El fin de la neutralidad
Disputar en la arena política para llevar adelante ideas que no pueden reducirse a un conjunto de tecnicismos económicos, implica la reivindicación de un campo ideológico que muchos creían perimido
Si hay algo valioso en nuestro presente es que parece que hemos abandonado, en gran medida, la ingenua idea de la neutralidad en el campo de la política. Hasta hace muy poco tiempo se nos decía que habíamos arribado finalmente a una era “posideológica” en la que, sin adversarios a la vista, debía terminar de expandirse la democracia liberal en conjunto con una administración eficiente que permitiera a las fuerzas del mercado continuar desplegando libremente todas sus potencias. Hay quienes entienden que el “fin de la historia” diagnosticado por Francis Fukuyama, en la estela de Kojève y Hegel, constituyó una confirmación teórica de este panorama.
Efectivamente, se afirmaba que habíamos llegado al fin de la historia entendida como un devenir articulado por sucesivas luchas de opuestos y que, por lo tanto, ya no valía la pena plantear avances motorizados en la negación o la rebelión, ni hacer proliferar diferencias sustantivas o disputar en torno a conflictos radicales. Quienes no se avenían a aceptar este nuevo y definitivo orden eran tildados como nostálgicos o ingenuos, en suma, individuos o grupos que no terminaban de aceptar la realidad tal como se había desplegado: un orden mundial reglado por las lógicas del mercado, en el que los conflictos debían mostrarse en última instancia como desajustes menores que irían resolviéndose mediante el despliegue de las artes de la comunicación y la gestión empresarial.

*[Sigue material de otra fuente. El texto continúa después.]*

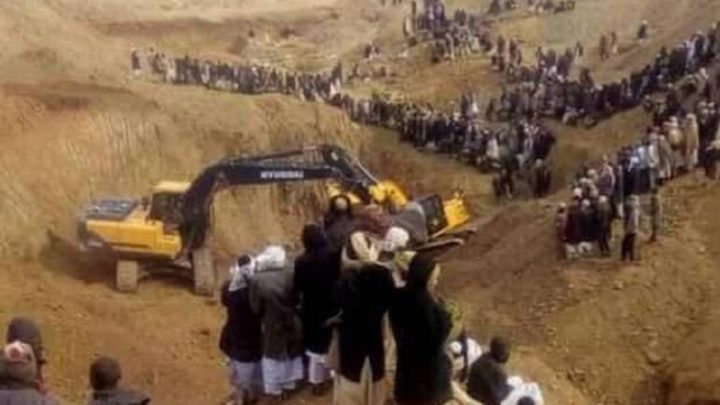 مقتل 38 شخصا بانهيار منجم للذهب في السودان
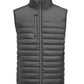 Meadows Vest - Steel Grey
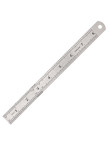 Metal ruler 20 cm 2039,7720-A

Pero comenzamos afirmando que esta concepción que se presentaba a sí misma como neutral y frente a la cual no hay alternativas plausibles, es ya muy difícil de sostener en el escenario político actual. Aún cuando haya posiciones que intentan mostrarse alejadas de los extremos (por caso, el actual gobierno argentino), dirán de sí mismas que son “equilibradas”, pero de ninguna manera neutrales.
Si miramos el panorama que presentan las nuevas derechas en el escenario mundial, esta “vuelta de las ideologías” es aún más clara. Aunque se trata de un fenómeno heterogéneo, tiene en común una apelación explícita a combatir el supuesto predominio de lo que denominan “marxismo cultural”, así como oponerse a distintos tipos de igualitarismos progresistas, a reivindicaciones de agrupaciones feministas o ecologistas. Se presentan en muchos casos como defensores de posiciones identitarias fuertes (nacionalistas, masculinistas, religiosas), pero principalmente con una defensa ferviente de la expansión capitalista.
Esta última es quizás, la mayor novedad en los términos de lo que estamos planteando. Ya no se trata de dejar que la naturaleza de la libre competencia logre maximizar determinadas variables económicas, sino de una verdadera militancia de la competitividad y la subjetividad empresarial. A diferencia de lo que ocurría con el liberalismo clásico, en el que se demandaba al Estado no intervenir (laissez faire) en el ámbito específico del mercado, el neoliberalismo propone una expansión de la forma mercado y de las lógicas empresarias hacia ámbitos que claramente exceden los estrictamente económicos, haciendo uso también de la intervención estatal.
Ese intervencionismo que pretende multiplicar los escenarios de competitividad y financiarización no puede presentarse más en términos de las “leyes naturales” del mercado. Y si esta máscara de neutralidad se utilizó con relativo éxito durante las últimas décadas del siglo pasado, ahora estamos asistiendo cada vez más claramente a la etapa de un capitalismo sobreideologizado. Este tipo de posturas, que en nuestro entorno podemos ver encarnadas en la figura de Javier Milei, evidencian cada vez más las tensiones entre dos aproximaciones heterogéneas en su defensa de la expansión capitalista. Por un lado, se pretende defender un funcionamiento eficiente de la economía en términos puramente técnicos. A la vez, se profundizan disputas de sentido en las que rápidamente asignan para su posición una “superioridad moral” evidente.
Proponer una forma de vida, un conjunto de valores, una serie de procedimientos y modos de operar sobre sí, de relacionarse con los otros y de interpretar el mundo, no es de ninguna manera neutral. Disputar en la arena política para llevar adelante estas ideas que no pueden reducirse a un conjunto de tecnicismos económicos, implica la reivindicación de un campo ideológico que muchos creían perimido hace poco tiempo.
Un claro signo del cambio de época parece ser el hecho de que, quienes hasta hace poco tiempo miraban con desprecio a quienes se identificaban con símbolos, líderes y consignas políticas, ahora encuentren allí mismo un entusiasmo afectivo impensado.